Are we including men? You know, and they just want
to include men to get the votes, but they don't
want to involve men. They don't want the men to
actually you know, join in the work. They just want
their votes. It's very transactional. And so I think that's
kind of a deep thing that's you know, prominent among
progressives versus conservatives, where it's like, okay, we do want
(03:19):
a farm community. We want to conserve something. And that's why,
you know, it's hard to get the men on board,
because we know it's transactional. We know this is just pandering,
and we know that once the election's done, it's going
to go back to Okay, let the women do their
thing and the men just, you know, kind of go
flail and obscurity somewhere.
Speaker 2 (03:38):
You know, August, I want to play for you just
the first few seconds of a viral video put out
by the MAHA Alliance, which is Make America Healthy Again Alliance,
saying men are not misogynistic. If they don't want to
vote for Kamala, this.
Speaker 5 (03:50):
Is your Kamala Harris. Let's get one thing crystal clear.
The vast majority of American men have no issue with
the electing a female president. Our issue bye solely with.
Speaker 1 (04:03):
You, just because they don't like her.
Speaker 2 (04:06):
It has nothing to do with sexism or misogyny or
anything else. Men are absolutely fine with voting for a woman.
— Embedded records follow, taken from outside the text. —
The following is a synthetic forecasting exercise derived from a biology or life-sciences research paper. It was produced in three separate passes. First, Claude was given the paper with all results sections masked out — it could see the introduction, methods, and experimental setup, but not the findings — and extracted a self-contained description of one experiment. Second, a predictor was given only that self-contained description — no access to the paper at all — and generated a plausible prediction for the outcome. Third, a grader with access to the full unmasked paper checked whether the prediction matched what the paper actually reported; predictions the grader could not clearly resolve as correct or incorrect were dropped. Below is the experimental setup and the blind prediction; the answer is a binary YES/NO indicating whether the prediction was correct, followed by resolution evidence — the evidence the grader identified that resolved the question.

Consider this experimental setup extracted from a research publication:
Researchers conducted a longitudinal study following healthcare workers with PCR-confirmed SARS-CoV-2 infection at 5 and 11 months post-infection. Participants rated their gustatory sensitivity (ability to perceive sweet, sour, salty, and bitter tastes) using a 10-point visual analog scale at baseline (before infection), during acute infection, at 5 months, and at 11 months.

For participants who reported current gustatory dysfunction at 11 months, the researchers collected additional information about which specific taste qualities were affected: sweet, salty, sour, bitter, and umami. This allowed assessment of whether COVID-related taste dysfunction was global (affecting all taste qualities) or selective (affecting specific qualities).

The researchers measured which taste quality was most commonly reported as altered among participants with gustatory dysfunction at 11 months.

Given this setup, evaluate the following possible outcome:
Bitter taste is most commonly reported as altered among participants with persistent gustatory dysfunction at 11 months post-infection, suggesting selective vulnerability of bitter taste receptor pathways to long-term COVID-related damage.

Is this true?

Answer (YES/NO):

It has to be the right woman. That's the key here.
Isn't it a ghost?
Speaker 3 (04:16):
That's exactly right. And the example that I use in
history is the early Christian Church, which was again highly
feminized mostly women were becoming Christian at the beginning, and
it was up to them to bring men into the church.
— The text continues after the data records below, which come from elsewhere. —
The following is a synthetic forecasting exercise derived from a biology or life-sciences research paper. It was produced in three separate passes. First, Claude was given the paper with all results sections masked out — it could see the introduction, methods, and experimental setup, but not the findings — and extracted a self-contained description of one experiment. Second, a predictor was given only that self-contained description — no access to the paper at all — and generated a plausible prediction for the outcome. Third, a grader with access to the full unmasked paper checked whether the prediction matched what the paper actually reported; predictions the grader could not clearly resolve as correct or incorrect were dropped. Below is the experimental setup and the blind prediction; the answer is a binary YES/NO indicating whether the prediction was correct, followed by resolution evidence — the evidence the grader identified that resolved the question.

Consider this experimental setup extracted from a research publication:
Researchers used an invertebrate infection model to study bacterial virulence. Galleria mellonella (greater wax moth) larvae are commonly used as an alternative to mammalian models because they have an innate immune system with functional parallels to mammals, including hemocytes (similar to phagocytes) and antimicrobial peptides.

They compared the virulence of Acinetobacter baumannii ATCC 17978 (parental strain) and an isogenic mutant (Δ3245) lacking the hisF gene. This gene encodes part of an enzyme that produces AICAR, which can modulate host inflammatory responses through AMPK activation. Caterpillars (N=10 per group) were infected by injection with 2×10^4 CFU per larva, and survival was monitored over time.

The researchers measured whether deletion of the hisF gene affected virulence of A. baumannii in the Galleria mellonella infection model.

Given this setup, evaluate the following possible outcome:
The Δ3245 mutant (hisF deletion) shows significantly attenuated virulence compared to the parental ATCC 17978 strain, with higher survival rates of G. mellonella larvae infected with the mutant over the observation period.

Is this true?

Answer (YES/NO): NO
And they did so by becoming attractive, by becoming inviting,
but becoming virtuous. So it wasn't just hey, you know,
(04:39):
we need your membership, we need your money. No. I
mean they would marry pagan men, they would evangelize them,
the kids would become Christian, and so you had a
very different kind of woman, a very different kind of
profile bringing in men versus you know, the pagan women
that were in a very misogynistic, sexist kind of world.
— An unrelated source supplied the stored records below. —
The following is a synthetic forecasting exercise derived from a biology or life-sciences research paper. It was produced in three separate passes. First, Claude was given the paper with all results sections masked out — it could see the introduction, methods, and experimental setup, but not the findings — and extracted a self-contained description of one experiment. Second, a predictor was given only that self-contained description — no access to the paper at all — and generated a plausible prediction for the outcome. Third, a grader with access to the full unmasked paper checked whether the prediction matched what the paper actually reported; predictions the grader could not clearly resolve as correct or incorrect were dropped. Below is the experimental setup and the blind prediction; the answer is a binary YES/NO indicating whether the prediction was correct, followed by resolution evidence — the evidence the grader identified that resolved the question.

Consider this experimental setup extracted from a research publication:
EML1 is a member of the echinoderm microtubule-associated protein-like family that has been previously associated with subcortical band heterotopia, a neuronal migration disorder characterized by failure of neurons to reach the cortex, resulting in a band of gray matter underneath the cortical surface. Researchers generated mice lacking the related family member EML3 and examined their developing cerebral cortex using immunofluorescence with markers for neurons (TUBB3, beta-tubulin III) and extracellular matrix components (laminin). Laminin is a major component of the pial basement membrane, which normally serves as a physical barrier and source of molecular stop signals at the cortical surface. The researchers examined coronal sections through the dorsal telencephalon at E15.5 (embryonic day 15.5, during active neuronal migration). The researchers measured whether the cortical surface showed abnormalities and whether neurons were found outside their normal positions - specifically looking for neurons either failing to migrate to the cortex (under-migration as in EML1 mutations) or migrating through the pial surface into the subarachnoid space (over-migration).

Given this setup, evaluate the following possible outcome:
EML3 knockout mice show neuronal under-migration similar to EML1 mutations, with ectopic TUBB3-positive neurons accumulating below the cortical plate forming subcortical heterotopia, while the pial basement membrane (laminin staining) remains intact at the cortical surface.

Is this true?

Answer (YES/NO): NO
And I mean that's kind of the irony too. It's like,
(05:01):
you know, progressivism seems to lend itself more to sexism
and misogyny than like a conservative mindset. So no, I mean,
Kamala Harris is just a weak candidate. And I mean
just the feminist values too are just insufficient and again
are not involving men. Again, it's just trying to include
them and get their vote.
Speaker 1 (05:20):
That's exactly what it's all about.
Speaker 2 (05:21):
Gust Mera is a senior contributor at The Federalist in
a Dallas area teacher. A great piece that he wrote
about the real reason men aren't into Democrats. Thanks for
sharing it with us a ghost. We appreciate it.